My point here is not that social science is bullshit (it kind of is, but that's not my point). Far from it. My point is that Brooks needed desperately to elaborate upon the credibility of his findings instead of finding an oblique means of referencing his studies and veering past results with abandon. These studies were not meant to be shoehorned into the under-developed life narrative of two inhuman protagonists, either.

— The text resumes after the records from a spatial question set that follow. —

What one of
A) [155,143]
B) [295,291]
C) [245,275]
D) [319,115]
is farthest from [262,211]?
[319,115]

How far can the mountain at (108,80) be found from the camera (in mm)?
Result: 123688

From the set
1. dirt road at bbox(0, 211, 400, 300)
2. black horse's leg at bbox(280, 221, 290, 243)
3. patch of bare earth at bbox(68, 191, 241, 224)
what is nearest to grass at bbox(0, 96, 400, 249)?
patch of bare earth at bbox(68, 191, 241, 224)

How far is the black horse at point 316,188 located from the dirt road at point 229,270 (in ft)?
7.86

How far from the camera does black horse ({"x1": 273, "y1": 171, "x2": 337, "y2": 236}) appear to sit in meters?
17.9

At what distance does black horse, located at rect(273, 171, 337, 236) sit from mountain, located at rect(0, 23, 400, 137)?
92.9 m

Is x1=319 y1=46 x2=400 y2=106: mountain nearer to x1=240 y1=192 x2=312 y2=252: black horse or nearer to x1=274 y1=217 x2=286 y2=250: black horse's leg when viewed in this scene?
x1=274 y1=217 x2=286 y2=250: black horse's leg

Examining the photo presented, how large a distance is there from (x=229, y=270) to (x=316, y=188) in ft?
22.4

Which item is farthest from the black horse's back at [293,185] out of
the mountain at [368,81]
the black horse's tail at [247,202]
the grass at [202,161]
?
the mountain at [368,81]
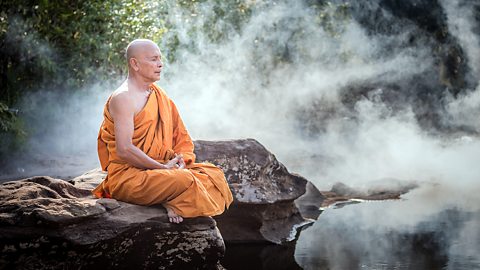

In closing: an episode in the book involves an imaginary, grossly hypothetical school called The Academy. It is Brooks’ invention that is meant to make a point about assimilating underprivileged students into a higher class. Whether or not I found the imaginary place dehumanizing and sad is irrelevant; the point is that he’s using untested, unverified, imaginary symbols to make a scientific point. It is the equivalent of examining Hogwarts for cues on adolescent development. Sure, there's some interesting cocktail-party information in there, and The Social Animal is rich with those nutrients and minerals. But it’s the nutrients and minerals in an overzealous vitamin-taker’s bucket of piss. Good luck getting some use out of them.